7 Replies Latest reply: Jan 3, 2016 12:37 PM by Alan Price RSS

    In-guest stun times during failover

    Vlad Valeriu Velciu Wayfarer

      Hi all,

       

      Was wondering what is the usual duration of the in-guest stuns that you see during failovers. From the moment you lose connectivity to the moment you regain it (or from the moment the guest stops disk activity til it restarts it).

       

      We did some manual failovers and seen recovery times between 20 and 30 secs. In my opinion it is a bit much and was hoping to find some examples from your experience.

       

      Thanks

        • Re: In-guest stun times during failover
          Chuck Colht Wayfarer

          Not sure what you mean by 'stuns'. I associate 'stun' with the vm freeze that occurs during vMotions which affects the entire vm. Array failover only affects IO. I have seen iscsi connections fail for up to 30 seconds during failover of the array controllers. Most of the time it is around 15-20seconds. Since my scsi timeouts are longer than that it isn't an issue for most vms. However some MS Failover Cluster nodes freak out if they miss a partner io so I have to monitor them during planned failovers. VMware datastores act the same, no issues there at all. Haven't had an unplanned failover yet but I have tested by pulling controllers and the results are about the same. 

           

          Nimble likes to point out that lots of companies upgrade during business hours but I think that is silly. Why run the risk? I'd never schedule a failover during potentially heavy IO periods.

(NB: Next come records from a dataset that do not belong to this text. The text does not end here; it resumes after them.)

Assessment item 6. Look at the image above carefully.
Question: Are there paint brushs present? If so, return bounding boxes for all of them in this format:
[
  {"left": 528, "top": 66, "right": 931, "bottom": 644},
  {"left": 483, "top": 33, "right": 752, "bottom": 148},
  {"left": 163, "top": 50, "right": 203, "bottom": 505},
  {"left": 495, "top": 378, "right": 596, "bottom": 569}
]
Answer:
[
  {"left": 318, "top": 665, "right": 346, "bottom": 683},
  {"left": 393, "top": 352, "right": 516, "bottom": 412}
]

            • Re: In-guest stun times during failover
              Vlad Valeriu Velciu Wayfarer

              Thanks Chuck for sharing your experience.

               

              By stuns I mean IO freeze to vmdk not guest stun.

               

              I also haven't seen any issues with guests but vmware datastores report all paths down after 10 seconds of connection loss. Other than this event, nothing major. Was just hoping that it may be lower then 10 seconds as to avoid the APD errors.

               

              I agree with you on not upgrading during business ours.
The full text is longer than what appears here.